PORTSMOUTH, Va. (WAVY) — Tonight, we continue our investigation into Portsmouth 911 in Critical Condition.
Through a Freedom of Information Act (FOIA) request, we got thousands of emails that we have gone through showing people complaining about slow 911 pick up response.
We spoke to Portsmouth resident Reginald Brown, who was having a stroke in 2017, called 911 on a cellphone and landline, and got no response.
Brown said, “I pick up my cell phone and I am dialing 911 and I am waiting. And it’s ringing and it’s ringing and it’s ringing. And the more it rings the more afraid and a little agitated, I guess, I was getting, but then I was getting more scared because I was thinking if I’m having a stroke and no one is answering, it must be because I’m calling from my cellphone. So then I get my house phone and the same thing and it’s ringing and ringing.”
No 911 dispatcher picked up with Brown’s second call either, so he asked a friend to pick him up from his home and drive him the four miles to Bon Secours Maryview Medical Center.
By the time Brown arrived at the hospital, the left side of his body was paralyzed.
10 On Your Side first reported issues with Portsmouth’s 911 system in May when we obtained data on the number of seconds it took for dispatchers to answer the 94,000 calls that came through their lines in 2018.

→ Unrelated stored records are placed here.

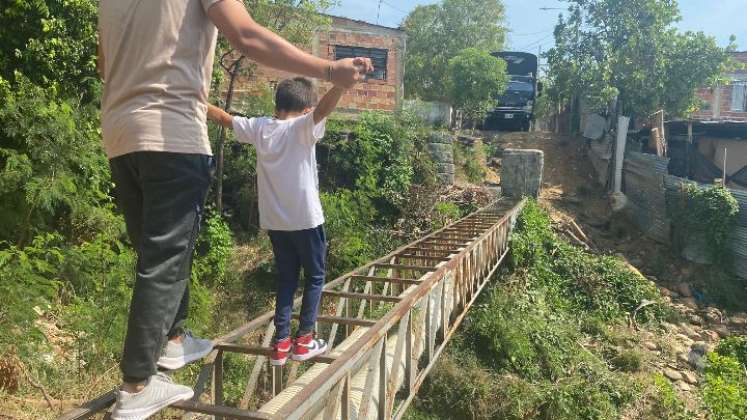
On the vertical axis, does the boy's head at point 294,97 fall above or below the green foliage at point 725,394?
above

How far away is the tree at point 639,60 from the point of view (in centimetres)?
1489

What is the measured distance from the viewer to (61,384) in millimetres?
4871

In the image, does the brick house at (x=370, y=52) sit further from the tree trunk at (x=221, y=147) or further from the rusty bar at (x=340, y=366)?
the rusty bar at (x=340, y=366)

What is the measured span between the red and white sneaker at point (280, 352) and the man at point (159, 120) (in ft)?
3.19

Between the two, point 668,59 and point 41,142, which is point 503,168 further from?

That data showed us that during every hour of the day, Portsmouth dispatchers were failing to meet the national standard of picking up 911 calls within 10 seconds. During the busiest hour of the day — 4 p.m. — dispatchers were only successfully answering 65 percent of 911 calls within 10 seconds.
10 On Your Side obtained the same 911 call data for 2019 to date. Since January, 911 dispatchers in Portsmouth have received nearly 38,000 calls — about 40 percent of what they received in all of 2018. The data shows that as of now, dispatchers are answering more calls within 10 seconds from 7 a.m. to 7 p.m. in Portsmouth — but aren’t showing great improvement in the late-night and early-morning hours of the day.
And Portsmouth dispatchers still aren’t answering 911 calls within 10 seconds often enough at any point in the day to meet the minimum standard of 90 percent, the data shows.
“Always concerned when they are not at the minimal standard,” said Portsmouth City Councilman Bill Moody. “That means calls coming in are not being answered in a timely fashion. But I am encouraged by the trend.”
“They are trending in the right direction,” Moody added. “Good progress has been made.”
10 On Your Side also discovered that the non-emergency 311 system, which City Manager Lydia Pettis-Patton told City Council would be live by the end of May, isn’t scheduled to be in use until the end of June. The 311 system will aim to alleviate 911 dispatchers by giving citizens a resource to call when they aren’t in the middle of an emergency but still need guidance or help, according to city spokeswoman Dana Woodson.
“The Call Center will be staffed with full and part-time employees to ensure coverage and respond effectively to inquires,” Woodson wrote in an email.